The publicly traded Murmansk Sea Commercial Port was founded in 1994 as a state enterprise and is the forth-largest port in Russia - the second-largest port in all of North-Western Russia. With seventeen berths and a total of 120,000 square meters of outdoor storage space, more “black gold” is exported through the Murmansk port than through the ports of Saint-Petersburg, Kandalaksha, Vyborg and Vysotsk combined.
From 2001 to 2005, the port's cargo turnover grew from 5.52 million tons to 14.6 million tons. Of all cargo flows passing through the Murmansk port, 97 percent are for export, and most are headed to Western European countries, making the port not only a prominent local port but a significant enterprise on the international market, as well.

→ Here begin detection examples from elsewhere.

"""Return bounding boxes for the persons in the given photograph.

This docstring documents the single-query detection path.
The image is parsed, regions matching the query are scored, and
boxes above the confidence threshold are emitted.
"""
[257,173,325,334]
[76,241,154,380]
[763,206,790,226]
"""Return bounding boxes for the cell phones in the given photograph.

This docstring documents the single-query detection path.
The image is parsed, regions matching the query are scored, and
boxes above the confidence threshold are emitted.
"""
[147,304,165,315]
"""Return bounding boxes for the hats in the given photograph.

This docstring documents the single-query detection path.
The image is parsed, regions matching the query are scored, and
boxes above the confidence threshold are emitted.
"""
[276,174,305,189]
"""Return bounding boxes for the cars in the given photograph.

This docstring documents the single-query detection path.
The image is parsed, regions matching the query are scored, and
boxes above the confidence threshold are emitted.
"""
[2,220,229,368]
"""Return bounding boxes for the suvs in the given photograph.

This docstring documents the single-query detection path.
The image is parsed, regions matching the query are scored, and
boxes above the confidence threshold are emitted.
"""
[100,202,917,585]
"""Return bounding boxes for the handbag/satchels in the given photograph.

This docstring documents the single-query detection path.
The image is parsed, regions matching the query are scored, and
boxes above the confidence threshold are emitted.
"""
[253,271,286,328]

After approximately ten years of steady growth, the port's management realized that some key issues were interfering with the port's profits - namely quality control, cost efficiency, damage and theft prevention, and fire safety.
At the time, the port's management was supported only by radio communication. "We could not see the work being done, so we had no way of evaluating procedures or ensuring compliance with quality and safety standards," explains Chief Engineer Igor Prischepov.
Visual quality control was key to preventing damage caused by employees who neglected to uphold procedures and standards. At the time, careless crane operators, in a hurry to increase their output, were causing damage to the equipment, which in turn caused considerable expense for the port, including penalty payments to the railway, repair costs, and the maintenance of a special work team. Similarly, over-ambitious loaders were transporting 1.5 – 2 times more weight than was acceptable by safety regulations, thereby causing unnecessary expense related to servicing and replacing the equipment.
In addition, because it keeps extremely valuable property in its territory, the port was also at risk of theft and vandalism.